TRIM OperationsJung immediately recognized the delivery protein as a member of the TRIM family.
“I hardly knew anything about the TRIM family, which so far consists of 68 members and is one of the hottest areas in the viral research field,” Gack said. One building over, teams of researchers work on the famous relative, TRIM5-alpha, whose ability to block the very early stage of HIV infection was discovered three years ago by Joseph Sodroski, HMS professor of pathology at the Dana–Farber Cancer Institute (see Research Briefs, Focus, March 5, 2004).
“Now we had to test if this is the E3 ligase that delivers ubiquitin to RIG-I,” Gack said. Sure enough, overexpression of TRIM25 increased RIG-I ubiquitination and produced more interferon, while a gene knockdown assay decreased both. Just to be sure, they tested the antiviral role of TRIM25 in cells from a trim25-knockout mouse developed in Japan. Cells without TRIM25 showed a 100-fold increase in viral replication and were unable to produce interferon-beta.
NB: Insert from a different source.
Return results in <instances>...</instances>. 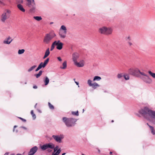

“It was very straightforward; first we got ubiquitin, then we got the ubiquitin E3 ligase,” Gack said. Now, the remaining question was, “Why was ubiquitination by TRIM25 essential for the signal transduction of RIG-I to induce interferon?” A RIG-I point mutant that took away the TRIM25 ubiquitination site bound poorly to its downstream signaling partner MAVS in comparison with the wild-type RIG-I.
This investigation completes the first part of Gack’s doctoral experiments, conducted at HMS as part of an exchange program with Friedrich–Alexander University in Germany, which will award her doctorate. To follow up, she is seeking the viral protein that can do a runaround of this step in the RIG-I alert system. Hepatitis C, for example, chops up MAVS and thereby disarms the interferon-mediated antiviral pathway at an enzymatic step just after RIG-I.
The strength of this paper comes not just from identifying TRIM25, Hiscott said, but from a variety of techniques and approaches that defined the mechanism of where and how the protein affects the RIG-I pathway and then a number of different ways that showed its operation in the cell and its importance for the antiviral response.